Following the successful deployment of the Java Pet Store application, Microsoft engineers decided to use the reference application to show off the capabilities of C# and .NET, and carefully rewrote the application using 3,484 lines of hand-crafted code.

By contrast, a single developer has created an Ace specification of the Pet Store application consisting of just 224 lines of hand-written code--less than one tenth of the size of the Microsoft version. The Ace Pet Store application can be deployed using either a 2-tier or a 3-tier architecture. Best of all, the new Ace specification took Sun's developer only a week to complete.


I wonder if this is not a case of fitting the chip to the benchmark.

Further, they have shifted what could normally be in libraries into an IDE it seems. This is "hiding" lines of code, and may limit flexibility. At least with code, you can copy and change it if the generic version turns out not to be as generic as hoped.
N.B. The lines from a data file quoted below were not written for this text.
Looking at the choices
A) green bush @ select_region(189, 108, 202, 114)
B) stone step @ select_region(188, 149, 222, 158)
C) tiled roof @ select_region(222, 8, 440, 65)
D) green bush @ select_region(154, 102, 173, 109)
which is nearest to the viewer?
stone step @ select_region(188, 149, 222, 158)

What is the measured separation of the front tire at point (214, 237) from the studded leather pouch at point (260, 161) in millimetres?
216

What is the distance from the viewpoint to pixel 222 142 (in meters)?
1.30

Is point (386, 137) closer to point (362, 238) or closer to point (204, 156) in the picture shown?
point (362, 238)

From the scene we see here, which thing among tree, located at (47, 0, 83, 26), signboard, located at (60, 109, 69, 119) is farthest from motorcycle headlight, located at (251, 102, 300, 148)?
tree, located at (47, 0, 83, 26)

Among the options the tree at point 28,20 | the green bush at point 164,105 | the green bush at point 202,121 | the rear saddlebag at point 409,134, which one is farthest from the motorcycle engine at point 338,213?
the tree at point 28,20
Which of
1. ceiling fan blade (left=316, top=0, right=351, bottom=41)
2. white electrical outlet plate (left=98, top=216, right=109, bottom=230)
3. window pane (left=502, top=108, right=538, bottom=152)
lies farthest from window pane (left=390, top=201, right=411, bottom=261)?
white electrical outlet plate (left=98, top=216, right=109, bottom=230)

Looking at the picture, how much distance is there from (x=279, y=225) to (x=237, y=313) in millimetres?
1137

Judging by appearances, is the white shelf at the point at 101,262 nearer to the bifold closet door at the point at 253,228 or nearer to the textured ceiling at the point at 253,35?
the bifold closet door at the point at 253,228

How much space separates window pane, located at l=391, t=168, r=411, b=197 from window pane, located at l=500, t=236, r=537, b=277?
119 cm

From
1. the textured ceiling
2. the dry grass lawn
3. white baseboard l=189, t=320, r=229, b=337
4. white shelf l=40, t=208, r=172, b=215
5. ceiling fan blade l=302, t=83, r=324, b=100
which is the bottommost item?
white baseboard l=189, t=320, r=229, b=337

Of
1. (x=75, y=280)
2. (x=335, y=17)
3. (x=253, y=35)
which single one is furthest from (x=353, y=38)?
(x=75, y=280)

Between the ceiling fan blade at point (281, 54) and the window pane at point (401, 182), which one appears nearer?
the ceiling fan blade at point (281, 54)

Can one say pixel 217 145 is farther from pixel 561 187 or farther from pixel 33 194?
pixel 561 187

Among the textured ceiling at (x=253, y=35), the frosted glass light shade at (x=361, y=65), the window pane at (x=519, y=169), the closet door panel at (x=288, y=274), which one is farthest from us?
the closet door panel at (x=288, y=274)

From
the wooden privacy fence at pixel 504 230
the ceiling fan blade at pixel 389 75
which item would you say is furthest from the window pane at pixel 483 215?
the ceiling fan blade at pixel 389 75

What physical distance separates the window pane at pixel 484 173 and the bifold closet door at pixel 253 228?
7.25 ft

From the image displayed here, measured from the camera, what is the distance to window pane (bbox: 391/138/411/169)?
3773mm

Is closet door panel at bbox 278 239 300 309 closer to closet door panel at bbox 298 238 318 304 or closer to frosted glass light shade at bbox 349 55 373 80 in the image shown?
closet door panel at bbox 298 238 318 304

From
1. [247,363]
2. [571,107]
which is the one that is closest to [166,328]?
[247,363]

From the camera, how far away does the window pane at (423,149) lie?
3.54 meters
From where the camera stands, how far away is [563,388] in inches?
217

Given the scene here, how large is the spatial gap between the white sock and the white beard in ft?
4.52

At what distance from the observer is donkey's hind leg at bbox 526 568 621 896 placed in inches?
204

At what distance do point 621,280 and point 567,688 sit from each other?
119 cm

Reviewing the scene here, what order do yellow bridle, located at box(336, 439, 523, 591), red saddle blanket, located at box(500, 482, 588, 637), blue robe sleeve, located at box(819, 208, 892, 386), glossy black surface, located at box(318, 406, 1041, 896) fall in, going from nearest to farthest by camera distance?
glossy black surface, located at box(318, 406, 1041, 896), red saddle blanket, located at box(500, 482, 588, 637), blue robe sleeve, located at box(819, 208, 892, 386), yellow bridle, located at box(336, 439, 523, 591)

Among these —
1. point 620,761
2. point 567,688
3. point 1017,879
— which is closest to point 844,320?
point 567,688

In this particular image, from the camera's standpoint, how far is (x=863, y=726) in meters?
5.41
It is easy to make tools to generate typical add/change/delete/list screens. However, the devil is in sticky customizations and tuning UI naunces to fit finicky users or PHB's.

Overall, the article is very brochuree. They promised the very same crap with the very stuff they are attacking here to justify their "new" solution. It is like MS bashing Windows 95 to justify Windows 98, and then bashing 98 with the very same claims to justify W2K, etc. (Faster, self-configuring, crash-proof, more toys, etc.)

One part says something like, "This will finally deliver on the promise of write-once-run-everywhere and code reuse that Java originally promised." (paraphrased)

The marketing treadmill never stops.